We employ an RF classifier machine learning model, a meta estimator that trains multiple decision tree classifiers on various subsets of the dataset to evaluate the likelihood of crop yield reduction in the presence of frequent SHPE events. Within each node of the trees constructed using bootstrapping, a specific number of randomly selected parameters —such as 500 trees, two minimum leaf sizes, and 10 folds for CV —are set with the same labeling of SHPI and SCI, following the splitting approach of the XGBoost classifier. Subsequently, k-fold CV is carried out for model evaluation. This classifier is used to estimate probabilities of yield reduction on the test set based on SHPE indicators by leveraging the trained scikit-learn ensemble classifier algorithms73.

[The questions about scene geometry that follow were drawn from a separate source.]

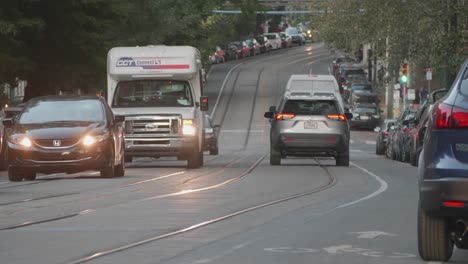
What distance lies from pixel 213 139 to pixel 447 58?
9.20m

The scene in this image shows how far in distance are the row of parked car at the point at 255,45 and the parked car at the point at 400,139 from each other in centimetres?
6813

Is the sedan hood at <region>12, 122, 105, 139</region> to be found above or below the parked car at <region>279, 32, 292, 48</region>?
below

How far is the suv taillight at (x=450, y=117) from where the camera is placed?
38.2 ft

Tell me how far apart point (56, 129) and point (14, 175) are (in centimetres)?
133

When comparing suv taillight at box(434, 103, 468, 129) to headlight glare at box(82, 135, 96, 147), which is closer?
suv taillight at box(434, 103, 468, 129)

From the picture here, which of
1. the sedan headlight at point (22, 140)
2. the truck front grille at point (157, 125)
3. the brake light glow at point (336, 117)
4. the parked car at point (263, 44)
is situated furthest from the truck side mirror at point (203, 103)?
the parked car at point (263, 44)

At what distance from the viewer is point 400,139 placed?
142 feet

eXtreme gradient boost (XGBoost) regression

We use XGBoost- a scalable machine learning algorithm proposed by Chen and Guestrin74 to explain the variability of crop yield under the occurrences of SHPE events. In earlier studies, the crop response to climate extremes has been detected with interpretive XGBoost machine learning12,37,52,53,75,76. The basic principle of this approach is to consider a multiple of “weak” learners that are combined to produce a single “strong” learner more effectively on the concept of boosting37, through the iterative expansion of individual decision trees52,77. Owing to such distinctive advantages, XGBoost is an advanced method of interpreting results from tree-based models. The coefficient of determination (R²) reveals the degree of non-linear relationship between the detrended occurrences of SHPE and crop yield variabilities. We choose the XGBoost regression hyperparameter grid (n_estimators=500, learning_rate=0.01, max_depth=10, subsample=0.8, colsample_bytree=0.8, gamma=0.2) as a conservative, regularized setup to balance learning stability and generalization, suitable for imbalanced data with 1000 bootstrapping samples.

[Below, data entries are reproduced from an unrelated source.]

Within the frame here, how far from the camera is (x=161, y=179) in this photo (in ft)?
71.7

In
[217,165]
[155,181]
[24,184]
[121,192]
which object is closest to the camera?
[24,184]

For tuning purposes, we split the number of SHPE events (features) and crop yield (labels) datasets as 80%/20% for training and validation subsets, respectively. The hyperparameters, the number of (1000) gradient boosted trees with a maximum depth of ten decision trees, are trained iteratively with 10-fold stratified CV. The CV tests approach within each of the ten CV folds is used to calculate the mean of the observed R2 in the occurrences of SHPE as the feature that explains the loss in crop yield. A bootstrapping approach is implemented to estimate the loss of R² values and to analyze the statistical significance of the observed R² compared to what would be expected by chance using P-value at a level of 0.05. The performance of the regression models is assessed using adjusted R² to measure goodness-of-fit while accounting for the number of predictors, alongside RMSE and MAE33,34,35.